--- EXERCISE DATA ---

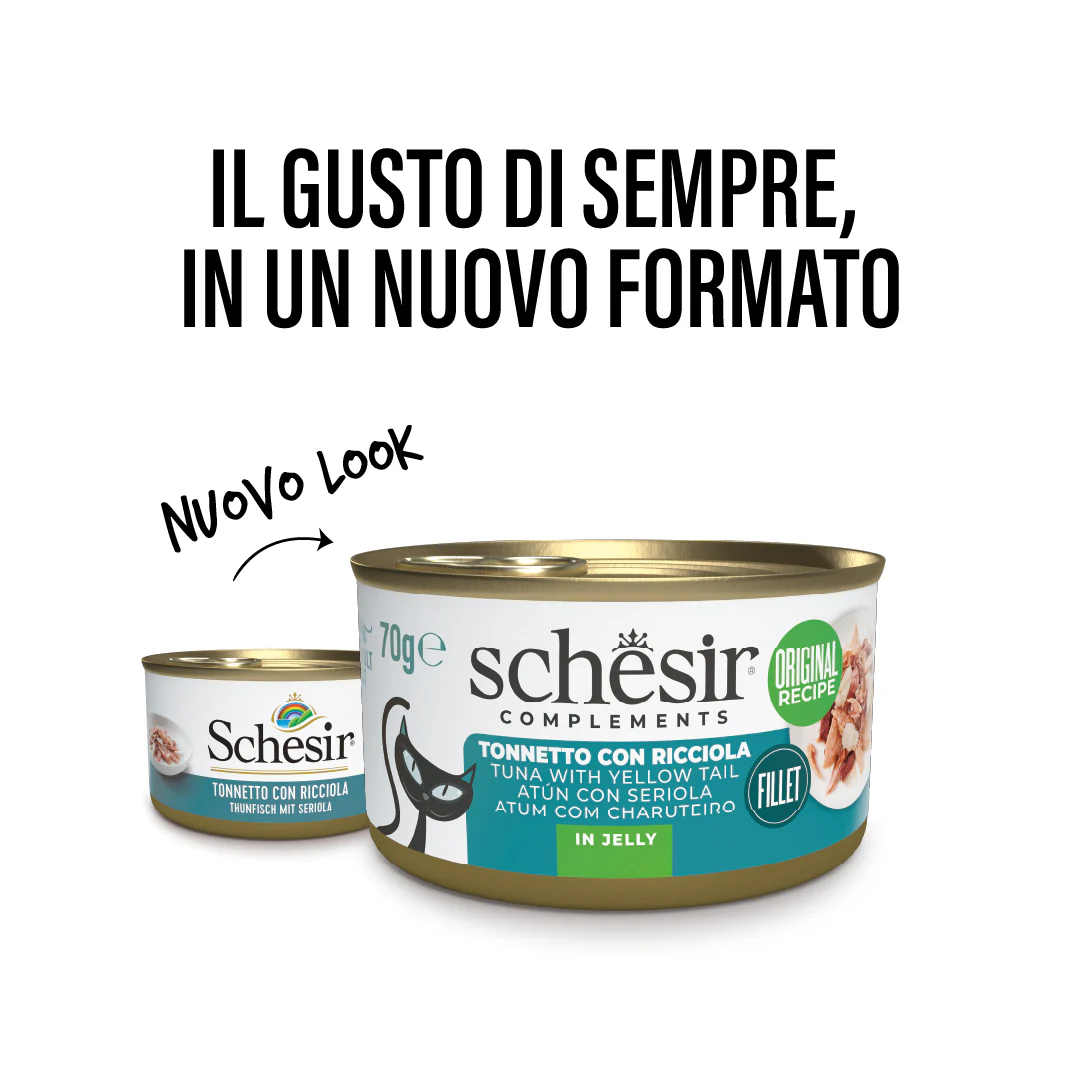 Immagine prodotto 3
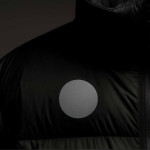 Samoljepljivi reflektori za tekstil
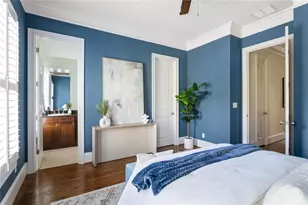206 Montag Circle NE, Atlanta, GA 30307 - Photo 29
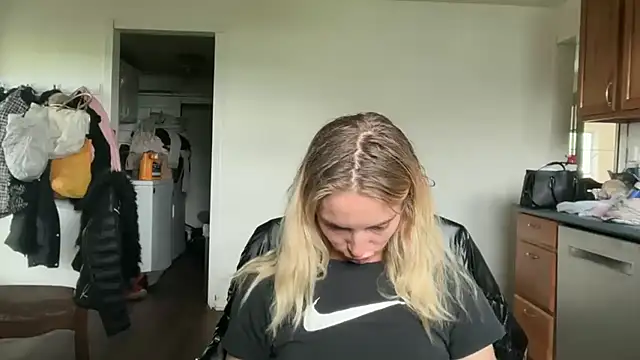 lanasharapovaxxx online show from May 5, 3:48 pm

---

#### [DIRECTIONS FOR THIS TASK]
Every line above is to be repeated exactly, but no picture is to appear in the copy.

#### [REPLY]
 Immagine prodotto 3
 Samoljepljivi reflektori za tekstil
206 Montag Circle NE, Atlanta, GA 30307 - Photo 29
 lanasharapovaxxx online show from May 5, 3:48 pm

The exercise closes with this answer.